Forget Dancehall, Sungura is here to stay – Peter Moyo

Forget Dancehall, Sungura is here to stay – Peter Moyo

JOHANNESBURG – DRESSED in long denim shorts, a red and white T-shirt,red sneakers, and a matching red watch, one’s first impression, of upcoming Sunguru musician Peter Moyo is that of a very fashion conscious young man just like his late father Tongai  Moyo.

Coupled with a striking facial resemblance to the late Tongai Dewa Moyo, there is no doubt that the the two are father and son .

“I am even more handsome,” says Moyo, when this reporter comments on his striking resemblance to his father.

Oozing with self confidence, there is no doubt that Moyo is a musician who only loves what he does but is sure of the kind of work he delivers only the best.

“When I grew up I actually wanted to be a football player.

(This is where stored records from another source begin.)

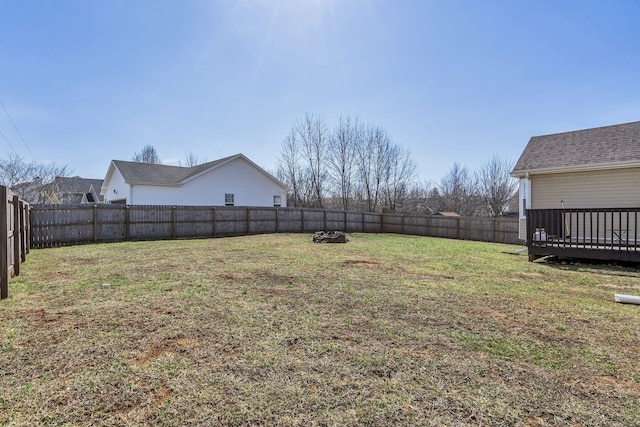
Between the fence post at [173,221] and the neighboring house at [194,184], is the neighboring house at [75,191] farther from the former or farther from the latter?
the fence post at [173,221]

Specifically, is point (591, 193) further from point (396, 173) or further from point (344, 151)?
point (344, 151)

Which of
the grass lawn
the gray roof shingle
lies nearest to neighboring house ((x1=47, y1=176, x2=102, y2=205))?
the gray roof shingle

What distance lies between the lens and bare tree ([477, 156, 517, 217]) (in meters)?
30.7

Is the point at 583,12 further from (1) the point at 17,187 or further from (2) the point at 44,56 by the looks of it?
(1) the point at 17,187

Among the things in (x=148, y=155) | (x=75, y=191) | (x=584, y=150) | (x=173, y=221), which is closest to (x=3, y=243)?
(x=173, y=221)

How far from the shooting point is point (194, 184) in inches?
719

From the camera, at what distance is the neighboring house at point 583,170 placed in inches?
369

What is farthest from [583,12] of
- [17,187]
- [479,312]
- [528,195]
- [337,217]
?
[17,187]

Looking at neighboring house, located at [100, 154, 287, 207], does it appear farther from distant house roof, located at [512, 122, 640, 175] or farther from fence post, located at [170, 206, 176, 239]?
distant house roof, located at [512, 122, 640, 175]

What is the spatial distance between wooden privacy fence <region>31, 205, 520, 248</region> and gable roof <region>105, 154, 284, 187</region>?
4.37 metres

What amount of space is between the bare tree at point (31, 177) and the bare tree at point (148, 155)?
26213mm

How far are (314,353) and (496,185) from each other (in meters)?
33.6

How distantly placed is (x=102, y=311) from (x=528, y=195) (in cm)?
1213

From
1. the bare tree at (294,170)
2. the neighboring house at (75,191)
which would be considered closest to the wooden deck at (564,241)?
the bare tree at (294,170)
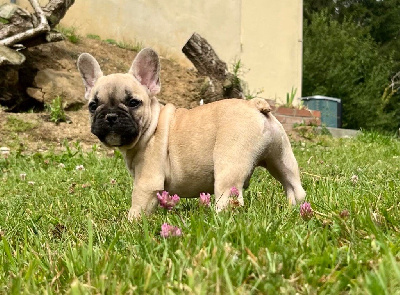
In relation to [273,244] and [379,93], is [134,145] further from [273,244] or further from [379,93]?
[379,93]

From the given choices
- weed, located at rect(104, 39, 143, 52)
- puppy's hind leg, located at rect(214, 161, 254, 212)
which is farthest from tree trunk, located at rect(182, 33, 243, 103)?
puppy's hind leg, located at rect(214, 161, 254, 212)

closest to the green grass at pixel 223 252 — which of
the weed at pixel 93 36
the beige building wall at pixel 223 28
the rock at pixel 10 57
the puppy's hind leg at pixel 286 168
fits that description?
the puppy's hind leg at pixel 286 168

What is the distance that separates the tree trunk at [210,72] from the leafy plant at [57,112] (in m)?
2.57

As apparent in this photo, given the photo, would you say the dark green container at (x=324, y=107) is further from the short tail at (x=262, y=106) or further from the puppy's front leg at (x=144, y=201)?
the puppy's front leg at (x=144, y=201)

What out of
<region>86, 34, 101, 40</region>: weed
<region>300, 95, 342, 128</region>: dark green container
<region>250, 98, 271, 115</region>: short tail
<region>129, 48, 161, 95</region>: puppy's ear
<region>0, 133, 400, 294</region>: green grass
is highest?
<region>129, 48, 161, 95</region>: puppy's ear

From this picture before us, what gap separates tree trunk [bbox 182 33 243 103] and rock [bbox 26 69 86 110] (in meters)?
2.16

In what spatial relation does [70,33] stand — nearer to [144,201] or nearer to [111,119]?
[111,119]

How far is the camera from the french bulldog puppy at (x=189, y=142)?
3.00 m

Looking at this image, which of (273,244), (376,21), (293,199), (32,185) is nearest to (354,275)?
(273,244)

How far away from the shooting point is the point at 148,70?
376 cm

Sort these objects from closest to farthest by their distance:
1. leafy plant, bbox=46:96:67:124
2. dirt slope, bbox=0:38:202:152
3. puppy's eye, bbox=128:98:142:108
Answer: puppy's eye, bbox=128:98:142:108
dirt slope, bbox=0:38:202:152
leafy plant, bbox=46:96:67:124

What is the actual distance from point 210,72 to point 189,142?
23.0 feet

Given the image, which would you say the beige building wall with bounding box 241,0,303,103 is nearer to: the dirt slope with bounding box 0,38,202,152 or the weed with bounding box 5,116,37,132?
the dirt slope with bounding box 0,38,202,152

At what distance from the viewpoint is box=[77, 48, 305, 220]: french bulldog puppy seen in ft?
9.86
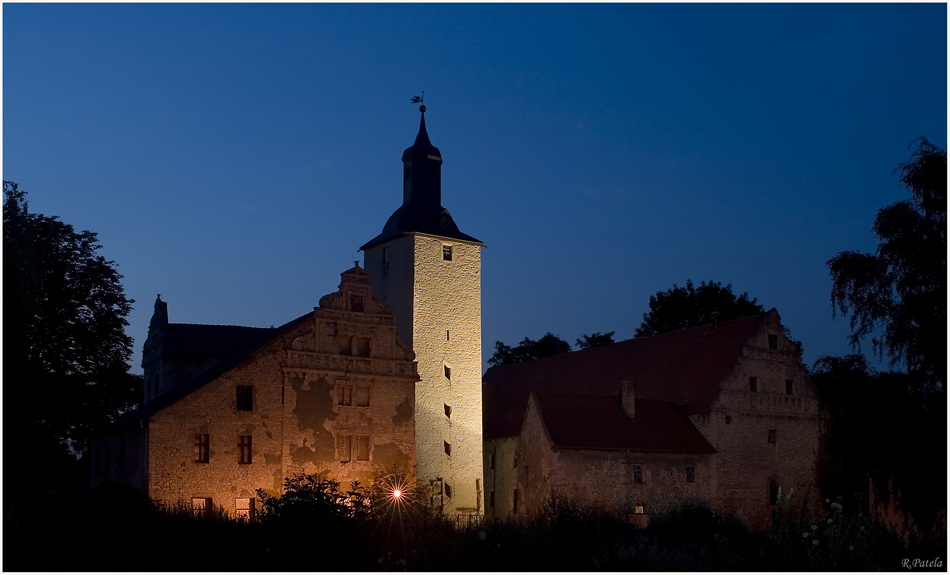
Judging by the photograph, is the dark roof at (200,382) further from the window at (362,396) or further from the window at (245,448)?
the window at (362,396)

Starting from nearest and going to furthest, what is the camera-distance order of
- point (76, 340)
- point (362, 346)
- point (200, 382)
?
point (200, 382), point (362, 346), point (76, 340)

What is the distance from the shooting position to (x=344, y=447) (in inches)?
1570

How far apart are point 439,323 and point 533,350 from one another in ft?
96.2

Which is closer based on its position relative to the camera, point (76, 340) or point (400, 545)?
point (400, 545)

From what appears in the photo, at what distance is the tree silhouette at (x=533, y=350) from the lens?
7562 cm

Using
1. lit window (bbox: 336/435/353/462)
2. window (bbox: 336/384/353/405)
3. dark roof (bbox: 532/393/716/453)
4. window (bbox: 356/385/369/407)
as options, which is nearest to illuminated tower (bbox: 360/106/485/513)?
dark roof (bbox: 532/393/716/453)

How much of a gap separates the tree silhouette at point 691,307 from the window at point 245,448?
33924mm

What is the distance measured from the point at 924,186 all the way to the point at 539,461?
1938 centimetres

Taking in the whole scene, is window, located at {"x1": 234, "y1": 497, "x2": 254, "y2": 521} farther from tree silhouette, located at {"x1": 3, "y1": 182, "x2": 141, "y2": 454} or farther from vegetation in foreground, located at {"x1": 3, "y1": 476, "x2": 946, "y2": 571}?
vegetation in foreground, located at {"x1": 3, "y1": 476, "x2": 946, "y2": 571}

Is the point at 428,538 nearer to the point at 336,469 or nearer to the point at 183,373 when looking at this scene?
the point at 336,469

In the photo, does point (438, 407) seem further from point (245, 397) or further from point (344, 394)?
point (245, 397)

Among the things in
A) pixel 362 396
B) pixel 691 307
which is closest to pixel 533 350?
pixel 691 307

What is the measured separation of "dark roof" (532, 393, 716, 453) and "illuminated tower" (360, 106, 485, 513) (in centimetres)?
423

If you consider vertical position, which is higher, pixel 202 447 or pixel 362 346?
pixel 362 346
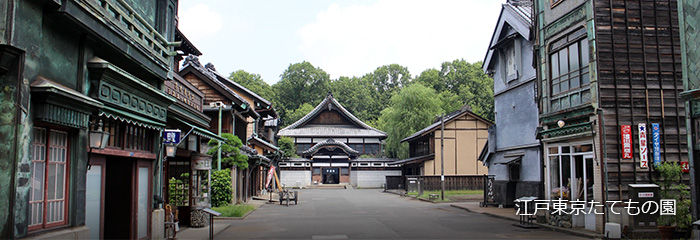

I used to play for Lancashire Football Club and my dad supported me a lot,” says Moyo.

“But when my father passed away I found myself in the music industry and as time went on I realized music is just something that is in my blood,” explains Moyo who is the first born in a family of six – three boys and three girls.

Moyo becomes one the many children of Zimbabwean musicians who have taken up music like Selma Mtukudzi, (Oliver Mtukudzi’s daughter) Suluman Chimbetu (Simon Chimbetu’s son) Ammara Brown (the late Andy Brown and Chiwoniso’s daughter)

On this growing trend in Zimbabwe, sometimes amid rumours of fights over songs between siblings, Peter insists that he is not trying to ride on his father’s name or success.

Adding that his only only setback is that he still does not have his own music to have a full live show

“Since I began singing I have six songs but these cannot last me for the whole show so I have to mix them with my father’s tracks,” says the musician, who has been in the industry for the past three years.

So far Moyo has released one album of his a DVD album last June, called Mushonga Mukuru featuring tracks like Konzi, Mwari Venyasha among others.

Although most musicians f his age are either listening or playing dancehall, Moyo says he believes in Sungura music.

“Dancehall has no staying power. Sungura is more deep long lasting music, that attracts a more mature crowd, that can also afford the kind of entrance fees that I charge for my shows,” which is no less than US$5,” he says.

“As time goes on I am going to mould my own identity but still going to use Utakatka Express(the late Tongai Moyo’s band), which will always in my music,” says the musician before going to give out  his debut show in SA recently.